HONG Lu, LI Yueming, SHEN Zongyang, WANG Zhumei, HONG Yan HONG Qian
(School of Materials Science and Engineering, Jingdezhen Ceramic Institute; Key Laboratory of Functional Ceramic Materials of
China Light Industry; Jingdezhen 333403, Jiangxi, China)
Abstract: 0.96 (KxNa1-xNbO3)-0.04Bi0.5Na0.5ZrO3(0.96KxN1-xN-0.04BNZ, x =0.48, 0.49, 0.50, 0.51, 0.52) ceramics were prepared by conventional solid state reaction method. The crystal structure, micromorphology and electrical properties of 0.96KxN1-xN-0.04BNZ piezoceramics were systemically investigated. The results indicated that all the samples have a pure perovskite structure, and a morphortropic phase boundary (MPB) region with the coexistence of orthorhombic and tetragonal phases can be found in the composition x range of 0.5-0.51. The bulk density of the sample first increases and then decreases with the firing temperature increasing. The highest density was achieved at 1120℃ for 3 h, the bulk density of the sample first increases and then decreases with the content of K increasing, the bulk density reaches the maximum (ρ=4.56 g/cm3) at x = 0.5. The piezoelectric constant d33, electromechanical coupling factor kp and the dielectric constant εr of the samples first increases and then decreases with the increasing of x content, while the mechanical quality factor Qm and dielectric loss tanδof the ceramics show opposite trend.
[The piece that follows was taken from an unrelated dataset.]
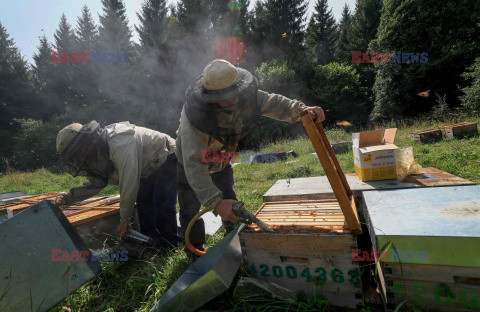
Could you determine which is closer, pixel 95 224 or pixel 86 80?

The optimized piezoelectric properties can be obtained for the ceramics with x = 0.50 composition as follows: d33=305 pC/N, kp=36.8%, Qm = 49, εr = 1390, tanδ = 3.2% and Curie temperature TC = 320 ℃.
Key words: Potassium sodium niobate; Lead-free piezoelectric ceramics; Bismuth sodium zirconate; piezoelectric properties;